本発明は、免震装置が設置された下部構造物と上部構造物との間隙において上部構造物をジャッキアップする方法に関する。
図7は、下部構造物の躯体である基礎92と、上部構造物の躯体であるキャピタル93との間隙に設置された既設の免震装置91を示している。免震装置91の周辺に設置したジャッキ装置97を作動させて上部構造物をジャッキアップすることで、免震装置91を間隙から取り出せる状態となり、延いては免震装置91の交換を行うことができる。地震などで小さな揺れが発生したときにジャッキ装置97が水平方向に滑動できるよう、基礎92とジャッキ装置97との間には、ステンレス板などで形成されたスライド具94が配置されている。かかる手法は、例えば特許文献1に記載されている。

______

やること ->
1: 本文によると、基礎とジャッキ装置の間には何が置かれていますか？
2: 本文のうち、「本発明は、免震装置が設置され」を含むところから始まり「特許文献1に記載されている。」で終わる部分を、一字一句そのまま書き写してください。
答えるときは本文だけを見てください。

データ ->
______

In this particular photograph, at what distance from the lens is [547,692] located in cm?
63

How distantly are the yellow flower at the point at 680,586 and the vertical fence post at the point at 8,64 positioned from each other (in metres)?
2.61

______

答え ->
1: ステンレス板などでできたスライド具94が置かれています。

2:
本発明は、免震装置が設置された下部構造物と上部構造物との間隙において上部構造物をジャッキアップする方法に関する。
図7は、下部構造物の躯体である基礎92と、上部構造物の躯体であるキャピタル93との間隙に設置された既設の免震装置91を示している。免震装置91の周辺に設置したジャッキ装置97を作動させて上部構造物をジャッキアップすることで、免震装置91を間隙から取り出せる状態となり、延いては免震装置91の交換を行うことができる。地震などで小さな揺れが発生したときにジャッキ装置97が水平方向に滑動できるよう、基礎92とジャッキ装置97との間には、ステンレス板などで形成されたスライド具94が配置されている。かかる手法は、例えば特許文献1に記載されている。